The piece looks at studies of suicides, depression, prescriptions of antidepressants, mood changes and hospital admissions – and none show a reliable connection.
And worst of all, we know that lots of things really are associated with depression, like social isolation, stressful life events, neighbourhood social disorder, poverty, child abuse, and the rest. Get those in the news, I dare you. Suicide is the third biggest cause of life years lost. Anything real you could do to study the causes, and possible preventive measures, or effective interventions, would be cracking. Making stupid stuff up about the most depressing day of the year, on the other hand, doesn‚Äôt help anyone, because bullshit presented as fact is simply disempowering.

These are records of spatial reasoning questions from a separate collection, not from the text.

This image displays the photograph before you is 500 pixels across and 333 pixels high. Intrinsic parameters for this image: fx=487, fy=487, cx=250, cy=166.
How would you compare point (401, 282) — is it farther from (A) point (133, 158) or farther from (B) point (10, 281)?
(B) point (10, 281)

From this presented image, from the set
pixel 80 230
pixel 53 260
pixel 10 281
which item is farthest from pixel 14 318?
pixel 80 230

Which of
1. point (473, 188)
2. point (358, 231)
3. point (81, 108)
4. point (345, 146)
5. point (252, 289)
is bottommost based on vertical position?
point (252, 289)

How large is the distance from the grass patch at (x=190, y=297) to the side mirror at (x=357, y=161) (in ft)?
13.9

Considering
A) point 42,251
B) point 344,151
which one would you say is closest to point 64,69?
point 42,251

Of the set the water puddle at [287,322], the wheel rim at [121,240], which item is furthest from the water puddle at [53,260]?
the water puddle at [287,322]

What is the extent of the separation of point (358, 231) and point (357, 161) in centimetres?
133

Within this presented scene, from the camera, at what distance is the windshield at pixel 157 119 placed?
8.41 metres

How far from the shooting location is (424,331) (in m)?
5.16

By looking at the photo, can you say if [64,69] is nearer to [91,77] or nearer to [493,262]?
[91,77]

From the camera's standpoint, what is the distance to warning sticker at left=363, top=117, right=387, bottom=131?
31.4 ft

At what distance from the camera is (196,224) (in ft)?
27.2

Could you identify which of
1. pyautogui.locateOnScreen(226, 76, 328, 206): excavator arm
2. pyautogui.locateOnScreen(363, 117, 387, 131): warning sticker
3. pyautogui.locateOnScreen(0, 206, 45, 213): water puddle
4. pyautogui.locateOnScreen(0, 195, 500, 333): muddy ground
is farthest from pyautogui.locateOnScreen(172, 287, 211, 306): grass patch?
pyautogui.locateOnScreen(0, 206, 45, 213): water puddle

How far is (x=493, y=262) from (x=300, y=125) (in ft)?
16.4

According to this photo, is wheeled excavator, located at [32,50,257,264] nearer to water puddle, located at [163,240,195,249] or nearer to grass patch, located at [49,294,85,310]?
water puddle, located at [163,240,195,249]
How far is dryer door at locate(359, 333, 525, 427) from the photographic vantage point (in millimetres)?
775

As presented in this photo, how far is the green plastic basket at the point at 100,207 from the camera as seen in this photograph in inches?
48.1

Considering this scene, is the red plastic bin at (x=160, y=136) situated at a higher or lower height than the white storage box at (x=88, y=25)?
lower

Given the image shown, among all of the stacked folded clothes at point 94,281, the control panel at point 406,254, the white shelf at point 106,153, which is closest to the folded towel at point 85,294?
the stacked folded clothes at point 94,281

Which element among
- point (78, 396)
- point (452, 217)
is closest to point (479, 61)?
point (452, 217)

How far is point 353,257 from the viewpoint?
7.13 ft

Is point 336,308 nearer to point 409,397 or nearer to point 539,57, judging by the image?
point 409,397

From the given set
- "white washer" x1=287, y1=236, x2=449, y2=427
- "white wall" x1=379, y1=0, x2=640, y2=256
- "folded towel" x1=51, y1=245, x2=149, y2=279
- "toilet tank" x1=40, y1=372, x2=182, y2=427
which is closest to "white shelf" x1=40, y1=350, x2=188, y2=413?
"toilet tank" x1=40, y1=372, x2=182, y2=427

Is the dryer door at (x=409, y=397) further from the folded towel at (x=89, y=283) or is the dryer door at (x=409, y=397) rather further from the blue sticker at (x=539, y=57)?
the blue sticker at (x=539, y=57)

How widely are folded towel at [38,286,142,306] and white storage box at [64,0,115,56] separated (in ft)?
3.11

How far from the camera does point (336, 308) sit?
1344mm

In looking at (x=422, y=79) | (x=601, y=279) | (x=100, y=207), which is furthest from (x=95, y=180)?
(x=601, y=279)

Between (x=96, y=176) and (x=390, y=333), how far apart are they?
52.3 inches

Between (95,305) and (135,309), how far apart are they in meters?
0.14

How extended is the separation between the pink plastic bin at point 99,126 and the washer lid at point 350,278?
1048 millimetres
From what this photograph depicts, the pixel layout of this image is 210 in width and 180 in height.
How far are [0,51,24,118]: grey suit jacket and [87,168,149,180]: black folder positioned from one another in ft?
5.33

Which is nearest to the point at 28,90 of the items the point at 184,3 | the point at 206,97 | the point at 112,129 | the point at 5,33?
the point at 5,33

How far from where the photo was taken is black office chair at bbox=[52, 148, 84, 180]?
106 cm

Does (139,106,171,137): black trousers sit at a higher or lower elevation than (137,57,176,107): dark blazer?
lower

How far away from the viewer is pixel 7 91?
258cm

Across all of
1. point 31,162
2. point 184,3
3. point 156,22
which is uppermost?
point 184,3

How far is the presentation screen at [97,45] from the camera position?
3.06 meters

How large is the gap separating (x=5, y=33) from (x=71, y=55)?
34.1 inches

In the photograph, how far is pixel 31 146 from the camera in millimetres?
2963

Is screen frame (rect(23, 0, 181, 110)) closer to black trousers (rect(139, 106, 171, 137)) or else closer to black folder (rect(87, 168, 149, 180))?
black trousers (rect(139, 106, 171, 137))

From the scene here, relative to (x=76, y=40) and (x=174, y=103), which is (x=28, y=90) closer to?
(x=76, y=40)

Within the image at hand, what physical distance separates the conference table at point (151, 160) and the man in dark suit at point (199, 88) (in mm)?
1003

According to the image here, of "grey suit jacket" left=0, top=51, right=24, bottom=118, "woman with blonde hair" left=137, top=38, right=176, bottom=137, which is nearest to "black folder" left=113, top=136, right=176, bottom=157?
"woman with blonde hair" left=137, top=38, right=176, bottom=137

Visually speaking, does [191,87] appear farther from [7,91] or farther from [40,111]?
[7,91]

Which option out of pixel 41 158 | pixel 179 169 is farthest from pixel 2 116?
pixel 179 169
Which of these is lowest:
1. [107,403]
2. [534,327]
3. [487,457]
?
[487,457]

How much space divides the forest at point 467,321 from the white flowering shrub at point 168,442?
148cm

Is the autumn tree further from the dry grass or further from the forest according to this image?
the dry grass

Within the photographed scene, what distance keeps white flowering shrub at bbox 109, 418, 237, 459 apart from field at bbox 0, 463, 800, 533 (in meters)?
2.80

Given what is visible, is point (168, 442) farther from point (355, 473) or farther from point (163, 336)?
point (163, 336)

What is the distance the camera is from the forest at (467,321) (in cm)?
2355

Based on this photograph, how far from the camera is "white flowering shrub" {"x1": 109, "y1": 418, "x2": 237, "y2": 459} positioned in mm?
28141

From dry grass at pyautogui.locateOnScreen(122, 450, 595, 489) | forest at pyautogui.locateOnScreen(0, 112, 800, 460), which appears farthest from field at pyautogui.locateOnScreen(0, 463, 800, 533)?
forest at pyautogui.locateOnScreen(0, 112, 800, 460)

By the way, during previous Bullshit Blue Monday posts, I alluded to a researcher who was threatened with legal action by Cliff Arnall for criticising the formula.
As it happens, it was psychologist Petra Boyton and you can now read her account of being subject to below-the-belt nastiness.
To lighten the tone a little, I must point out my highlight of the whole media debacle: an article in The Scotsman who gave the date of Blue Monday as the
23rd 21st of January – a Wednesday.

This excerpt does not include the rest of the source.